広島県内農業ニュース

【広島市】くらしの未来を考える 広島修道大学

2025.10.21
県内農業


 広島市安佐南区にある広島修道大学が、修道学園創始300周年を記念してトークイベントを9月27日、中区のひろぎんホールディングス本社ビルのイベントスペースで開催した。JA広島市管内の生産者3人が登壇し、同大学の学長と教授を交え「くらしの未来を考える~『農』が身近にあるくらし~」と題し、「農」の現状や問題点、魅力や今後の展望について語り合った。
 初めに矢野泉学長が、広島市の食の魅力や、地域の農林水産業の重要性について講演し、生産者3人がリレー形式でそれぞれの「農」との関わり合いや取り組み、地域性や生産物について話し、人間環境学部の奥田圭教授が野生動物の増加と農業の関係性について解説をした。
 安佐南区川内で伝統野菜「広島菜」などを栽培する髙西雅博さんは、都市化が進む地域での農地の守り方や広島菜の認知度向上への取り組みを紹介。
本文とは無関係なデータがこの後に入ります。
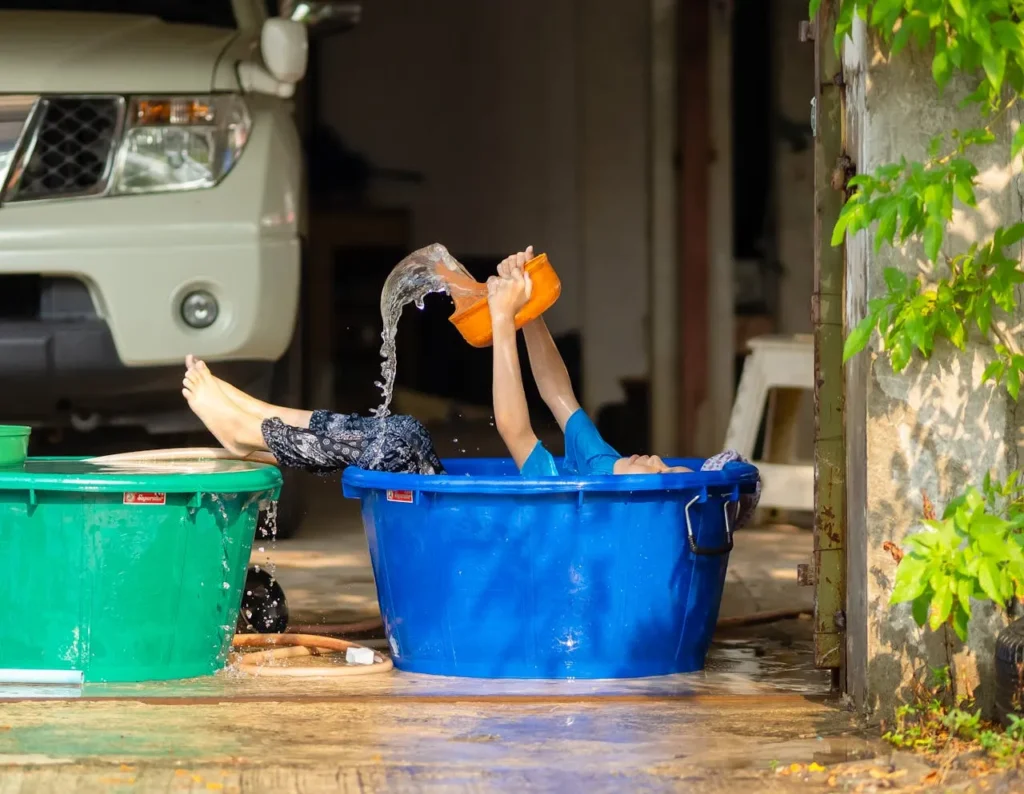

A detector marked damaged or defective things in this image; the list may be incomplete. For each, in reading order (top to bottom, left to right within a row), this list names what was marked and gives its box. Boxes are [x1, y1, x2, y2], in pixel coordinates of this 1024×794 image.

同区戸山地区でルンビニ農園を経営する今田典彦さんは、中山間地域での農業について話し、「次世代につながる強い農業を創る」という創業理念や今後の展望を力強く話した。また、宅地化された西区でサツマイモやタマネギの苗の栽培やタケノコの加工を行う鍜治山直樹さんは、育ててもらった地域への感謝や食農教育への意気込みを語った。3人は「次世代が引き継ぎたくなるような農業の実践をしていく」とそろって「農」への想いを口にした。
 県北に祖父の残した田畑が放棄地になっているのでヒントを求めて参加した藤川遥さん(22)は「ためになる話もたくさん聞けたが、1番は挑戦してみようという気持ちがもらえた」と笑顔で話した。
 当日は、同JAも協力し、登壇した生産者の野菜の即売会を催し、会場を盛り上げた。
 同大学は、これからの「農」との向き合い方を考え、2027年度に農学部(仮称)の設置を構想しており、持続可能なくらしの未来を創造するため「食農科学科」「生物科学科」「環境社会科学科」(いずれも仮称)の3つの学科の設置に向け取り組み、社会に貢献する人材の育成を目指す。